Thursday, June 07, 2007

The Effect Of Globalization On Human Services

Economists have long understood that direct services--services provided hands-on, person-to-person--are inherently inflationary. The reason for this is that such services are not subject to productivity gains. A hair dresser can dress only so many heads in a day. A therapist can serve only so many clients in a day. And so forth.

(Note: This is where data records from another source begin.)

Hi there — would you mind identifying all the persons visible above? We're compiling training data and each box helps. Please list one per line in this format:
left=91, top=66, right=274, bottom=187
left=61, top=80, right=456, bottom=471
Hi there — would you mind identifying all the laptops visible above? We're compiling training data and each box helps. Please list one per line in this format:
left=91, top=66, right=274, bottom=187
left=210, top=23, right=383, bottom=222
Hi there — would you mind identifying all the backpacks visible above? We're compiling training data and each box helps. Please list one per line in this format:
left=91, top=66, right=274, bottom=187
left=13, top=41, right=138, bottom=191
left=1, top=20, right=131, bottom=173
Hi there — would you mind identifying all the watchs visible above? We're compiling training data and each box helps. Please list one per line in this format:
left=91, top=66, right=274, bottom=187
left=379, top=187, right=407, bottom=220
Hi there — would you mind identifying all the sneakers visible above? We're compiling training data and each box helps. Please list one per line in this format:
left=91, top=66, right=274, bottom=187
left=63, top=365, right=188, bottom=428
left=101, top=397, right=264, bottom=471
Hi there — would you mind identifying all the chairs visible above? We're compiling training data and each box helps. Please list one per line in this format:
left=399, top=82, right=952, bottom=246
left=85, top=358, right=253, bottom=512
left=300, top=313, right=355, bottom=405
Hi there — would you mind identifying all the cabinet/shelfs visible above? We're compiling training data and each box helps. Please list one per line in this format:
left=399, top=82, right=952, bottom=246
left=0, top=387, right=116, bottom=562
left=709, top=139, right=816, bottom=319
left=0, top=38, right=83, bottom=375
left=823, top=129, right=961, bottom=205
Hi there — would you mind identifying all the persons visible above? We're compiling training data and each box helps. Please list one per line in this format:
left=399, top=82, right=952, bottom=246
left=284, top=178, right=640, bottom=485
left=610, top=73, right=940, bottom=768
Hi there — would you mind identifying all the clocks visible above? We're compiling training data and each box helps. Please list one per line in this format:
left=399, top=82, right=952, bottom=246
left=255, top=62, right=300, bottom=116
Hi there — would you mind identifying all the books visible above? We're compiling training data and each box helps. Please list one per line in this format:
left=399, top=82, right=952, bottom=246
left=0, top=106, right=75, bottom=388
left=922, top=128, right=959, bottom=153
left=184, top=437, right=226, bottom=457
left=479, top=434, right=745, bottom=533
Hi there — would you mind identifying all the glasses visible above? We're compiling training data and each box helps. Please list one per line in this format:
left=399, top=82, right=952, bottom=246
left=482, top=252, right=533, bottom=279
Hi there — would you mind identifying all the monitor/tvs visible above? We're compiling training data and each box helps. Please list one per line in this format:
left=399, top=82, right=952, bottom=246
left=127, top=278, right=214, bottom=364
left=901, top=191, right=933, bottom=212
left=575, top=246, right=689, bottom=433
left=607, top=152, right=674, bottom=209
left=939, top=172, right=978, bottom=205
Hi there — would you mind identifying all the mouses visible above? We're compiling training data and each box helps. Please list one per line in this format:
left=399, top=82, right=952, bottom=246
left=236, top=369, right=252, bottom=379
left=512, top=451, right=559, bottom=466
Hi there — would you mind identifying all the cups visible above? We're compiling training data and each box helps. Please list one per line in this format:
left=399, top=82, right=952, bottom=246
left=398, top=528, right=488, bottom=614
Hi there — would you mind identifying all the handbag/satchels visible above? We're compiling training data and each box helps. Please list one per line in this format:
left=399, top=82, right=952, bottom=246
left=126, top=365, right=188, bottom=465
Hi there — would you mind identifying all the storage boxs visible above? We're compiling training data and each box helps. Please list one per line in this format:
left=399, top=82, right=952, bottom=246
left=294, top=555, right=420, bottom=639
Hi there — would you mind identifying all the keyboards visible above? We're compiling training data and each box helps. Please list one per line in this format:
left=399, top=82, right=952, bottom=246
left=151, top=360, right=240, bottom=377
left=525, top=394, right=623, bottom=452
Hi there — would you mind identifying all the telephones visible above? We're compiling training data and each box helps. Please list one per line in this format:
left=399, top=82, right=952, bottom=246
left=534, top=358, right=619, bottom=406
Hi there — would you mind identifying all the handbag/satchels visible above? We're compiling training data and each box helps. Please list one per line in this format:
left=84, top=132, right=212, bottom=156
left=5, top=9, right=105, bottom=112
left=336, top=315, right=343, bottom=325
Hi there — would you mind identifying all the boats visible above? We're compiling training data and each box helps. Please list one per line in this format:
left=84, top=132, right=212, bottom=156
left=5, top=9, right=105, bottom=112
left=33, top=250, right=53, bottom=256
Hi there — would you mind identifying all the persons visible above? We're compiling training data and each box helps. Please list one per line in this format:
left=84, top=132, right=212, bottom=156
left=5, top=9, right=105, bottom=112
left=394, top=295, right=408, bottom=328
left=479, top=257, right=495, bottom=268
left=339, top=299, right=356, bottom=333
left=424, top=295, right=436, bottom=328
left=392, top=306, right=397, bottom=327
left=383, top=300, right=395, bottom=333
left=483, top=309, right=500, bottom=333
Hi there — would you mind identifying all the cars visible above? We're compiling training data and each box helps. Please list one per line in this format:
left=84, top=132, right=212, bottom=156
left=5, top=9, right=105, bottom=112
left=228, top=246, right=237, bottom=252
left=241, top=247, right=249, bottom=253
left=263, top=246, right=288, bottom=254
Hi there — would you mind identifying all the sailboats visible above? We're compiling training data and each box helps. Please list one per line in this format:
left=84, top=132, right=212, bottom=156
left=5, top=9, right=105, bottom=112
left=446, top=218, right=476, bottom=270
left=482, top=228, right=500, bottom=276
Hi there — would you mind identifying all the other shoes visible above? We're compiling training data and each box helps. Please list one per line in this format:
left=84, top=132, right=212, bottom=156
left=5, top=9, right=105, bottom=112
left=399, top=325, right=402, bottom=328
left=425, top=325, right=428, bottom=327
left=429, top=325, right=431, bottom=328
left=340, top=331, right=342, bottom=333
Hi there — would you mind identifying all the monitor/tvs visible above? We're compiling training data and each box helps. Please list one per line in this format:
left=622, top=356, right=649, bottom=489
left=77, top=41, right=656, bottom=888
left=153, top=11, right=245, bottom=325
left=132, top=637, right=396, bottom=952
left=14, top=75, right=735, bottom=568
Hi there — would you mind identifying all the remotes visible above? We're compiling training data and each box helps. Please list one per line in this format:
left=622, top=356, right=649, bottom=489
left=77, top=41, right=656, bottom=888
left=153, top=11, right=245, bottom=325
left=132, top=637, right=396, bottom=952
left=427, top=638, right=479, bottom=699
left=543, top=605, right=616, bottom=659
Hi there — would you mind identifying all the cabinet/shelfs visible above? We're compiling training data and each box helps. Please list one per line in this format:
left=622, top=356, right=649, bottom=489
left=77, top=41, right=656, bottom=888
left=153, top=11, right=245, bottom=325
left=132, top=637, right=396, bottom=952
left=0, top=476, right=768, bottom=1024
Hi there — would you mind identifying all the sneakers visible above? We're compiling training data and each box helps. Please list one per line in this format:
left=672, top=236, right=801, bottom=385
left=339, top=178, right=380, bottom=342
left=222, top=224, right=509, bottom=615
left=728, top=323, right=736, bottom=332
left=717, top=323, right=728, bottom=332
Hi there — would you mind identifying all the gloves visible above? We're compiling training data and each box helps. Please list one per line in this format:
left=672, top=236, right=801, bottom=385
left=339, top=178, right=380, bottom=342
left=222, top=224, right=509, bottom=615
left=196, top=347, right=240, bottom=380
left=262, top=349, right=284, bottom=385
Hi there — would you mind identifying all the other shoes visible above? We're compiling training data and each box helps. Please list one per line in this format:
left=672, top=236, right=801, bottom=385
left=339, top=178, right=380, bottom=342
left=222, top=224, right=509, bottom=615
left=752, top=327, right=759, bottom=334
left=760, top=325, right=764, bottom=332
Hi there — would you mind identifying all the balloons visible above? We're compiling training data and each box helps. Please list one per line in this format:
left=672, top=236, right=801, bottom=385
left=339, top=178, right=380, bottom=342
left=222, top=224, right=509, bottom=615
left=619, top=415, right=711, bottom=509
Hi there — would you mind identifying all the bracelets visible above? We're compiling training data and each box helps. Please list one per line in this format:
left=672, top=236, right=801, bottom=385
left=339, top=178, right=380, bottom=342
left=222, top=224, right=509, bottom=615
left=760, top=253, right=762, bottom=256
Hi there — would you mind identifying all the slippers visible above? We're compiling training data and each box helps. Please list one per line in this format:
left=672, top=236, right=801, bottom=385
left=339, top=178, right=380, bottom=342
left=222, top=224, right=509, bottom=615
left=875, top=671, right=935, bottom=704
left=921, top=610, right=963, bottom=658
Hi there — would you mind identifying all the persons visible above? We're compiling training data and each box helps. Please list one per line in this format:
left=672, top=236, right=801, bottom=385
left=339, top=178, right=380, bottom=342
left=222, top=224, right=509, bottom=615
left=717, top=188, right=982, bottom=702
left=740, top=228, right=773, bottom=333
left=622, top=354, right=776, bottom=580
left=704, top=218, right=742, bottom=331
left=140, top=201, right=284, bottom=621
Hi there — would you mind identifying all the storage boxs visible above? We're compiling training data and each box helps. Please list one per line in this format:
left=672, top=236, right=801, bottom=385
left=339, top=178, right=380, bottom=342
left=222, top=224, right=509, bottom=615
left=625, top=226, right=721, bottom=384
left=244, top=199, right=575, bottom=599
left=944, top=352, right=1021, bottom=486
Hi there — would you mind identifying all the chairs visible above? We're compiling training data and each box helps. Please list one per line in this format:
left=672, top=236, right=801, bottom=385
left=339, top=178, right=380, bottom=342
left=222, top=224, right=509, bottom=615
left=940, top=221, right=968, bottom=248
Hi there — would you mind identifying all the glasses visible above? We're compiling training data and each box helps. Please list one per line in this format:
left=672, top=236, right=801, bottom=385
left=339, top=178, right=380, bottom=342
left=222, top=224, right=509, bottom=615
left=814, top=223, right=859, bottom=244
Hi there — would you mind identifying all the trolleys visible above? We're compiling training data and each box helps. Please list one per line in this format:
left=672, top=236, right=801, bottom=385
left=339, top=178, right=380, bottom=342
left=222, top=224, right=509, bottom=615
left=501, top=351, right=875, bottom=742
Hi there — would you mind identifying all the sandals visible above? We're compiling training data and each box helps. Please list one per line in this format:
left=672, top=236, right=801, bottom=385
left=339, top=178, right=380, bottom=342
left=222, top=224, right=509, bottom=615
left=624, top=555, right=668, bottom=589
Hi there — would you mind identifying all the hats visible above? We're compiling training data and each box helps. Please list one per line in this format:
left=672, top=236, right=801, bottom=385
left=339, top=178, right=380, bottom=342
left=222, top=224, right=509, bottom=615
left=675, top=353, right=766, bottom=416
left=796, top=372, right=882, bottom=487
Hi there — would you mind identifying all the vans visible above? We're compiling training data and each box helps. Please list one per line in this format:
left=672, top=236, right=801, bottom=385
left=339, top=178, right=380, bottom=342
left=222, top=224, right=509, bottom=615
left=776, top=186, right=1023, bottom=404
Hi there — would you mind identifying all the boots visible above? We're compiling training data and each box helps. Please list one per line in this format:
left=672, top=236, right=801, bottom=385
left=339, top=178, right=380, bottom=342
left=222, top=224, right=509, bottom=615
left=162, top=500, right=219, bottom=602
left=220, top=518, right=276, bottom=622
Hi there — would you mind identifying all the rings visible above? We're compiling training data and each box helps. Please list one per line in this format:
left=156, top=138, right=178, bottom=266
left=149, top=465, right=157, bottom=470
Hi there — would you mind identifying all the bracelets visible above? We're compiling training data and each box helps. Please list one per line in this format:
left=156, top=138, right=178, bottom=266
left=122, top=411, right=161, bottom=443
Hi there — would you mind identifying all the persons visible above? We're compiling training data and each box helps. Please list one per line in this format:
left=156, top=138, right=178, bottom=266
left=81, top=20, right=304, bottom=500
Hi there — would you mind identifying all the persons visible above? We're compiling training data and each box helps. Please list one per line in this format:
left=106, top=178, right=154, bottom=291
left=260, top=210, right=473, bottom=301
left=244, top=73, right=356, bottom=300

When other kinds of work benefit from improved productivity and you can thus buy more widgets with a dollar, that dollar still buys the same amount of direct services. As productive capacity rises and real earning power increases, direct service providers increase their charges to keep pace but the service remains pretty much the same. Now your dollar buys more goods but less services.

Globalization--an inevitable process, not a political one--increases general productivity by driving production to low cost producers. This in turn encourages innovation, in particular the use of technology, as producers worldwide battle to drive their costs ever lower, maintain quality and thus increase their productivity. The global battle of globalization is ultimately not the exploitation of low wage, poor regions. This is a temporary phenomenon. It is the total global productivity battle.

Human services, dominated by directly delivered services, thus becomes increasingly inflationary as the rest of the economy benefits from the productivity gains driven by globalization. It certainly means that all the activities that surround the person providing the direct service must be focused on for productivity gains, in particular through the use of technology. But the bottom line inflationary nature of these services will continue to be the dominating trend. This has profound implications for public policy and service providers.